Concerns surrounding the Government's proposal for the Health and Social Care Act have mounted during since it's introduction in January 2011, particularly as the idea of the Bill was not mentioned in general election manifestos nor the coalition agreement.
Broadly, it will remove PCTs and SHAs and give their funding to CCGs (Clinical Commissioning Groups), partially composed of GPs. It will also alter NHS language to allow commissioning groups to commission services from “any willing provider” instead of the current “any qualified provider”.
This change is designed to increase choice and decrease bureaucracy but critics are concerned that a competitive market of “any willing provider” for services will prioritise cost as a determining factor for service provision, rather than aptness or genuine service user choice.
This change could also instigate some economic instability.
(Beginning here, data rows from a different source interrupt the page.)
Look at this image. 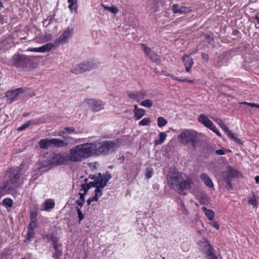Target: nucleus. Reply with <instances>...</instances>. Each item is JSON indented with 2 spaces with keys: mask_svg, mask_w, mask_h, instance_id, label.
I'll return each instance as SVG.
<instances>
[{
  "mask_svg": "<svg viewBox=\"0 0 259 259\" xmlns=\"http://www.w3.org/2000/svg\"><path fill=\"white\" fill-rule=\"evenodd\" d=\"M37 221H30L28 230H33L37 227Z\"/></svg>",
  "mask_w": 259,
  "mask_h": 259,
  "instance_id": "47",
  "label": "nucleus"
},
{
  "mask_svg": "<svg viewBox=\"0 0 259 259\" xmlns=\"http://www.w3.org/2000/svg\"><path fill=\"white\" fill-rule=\"evenodd\" d=\"M75 203L77 204V206L78 207L79 206V208H81L83 206V205L84 203V201H82V200H76L75 201Z\"/></svg>",
  "mask_w": 259,
  "mask_h": 259,
  "instance_id": "61",
  "label": "nucleus"
},
{
  "mask_svg": "<svg viewBox=\"0 0 259 259\" xmlns=\"http://www.w3.org/2000/svg\"><path fill=\"white\" fill-rule=\"evenodd\" d=\"M223 176L224 179V181L228 187V188L230 190H232L233 187L231 183L233 179L232 177L228 173L227 171L223 172Z\"/></svg>",
  "mask_w": 259,
  "mask_h": 259,
  "instance_id": "27",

The “any willing provider” model removes contractual obligations to pay for a certain level of services. Instead, the NHS does not have to pay X amount for Y services and the providers are paid on an individual usage basis.
For instance, those in NHS nursing jobs could end up either highly over-pressured or twiddling their thumbs as public choice regarding their nursing will be unpredictable and without contractual expectations.
Andrew Lansley, the Health Secretary, called himself a “firm believer in great transparency” but argued that ministers needed a “safe space” to hash out plans without civil servants “worrying” about how they were worded.
It is possible the register will be released in the future under the '30 years rule'. This rule refers to when Cabinet documents are moved from a secure, private holding into the National Archives. However, the Government can decide that certain documents still are better kept undisclosed.
Andrew Lansley has gone on to state that he will publish a document of information that explains more about risks in the register and what the Government has done to deal with them.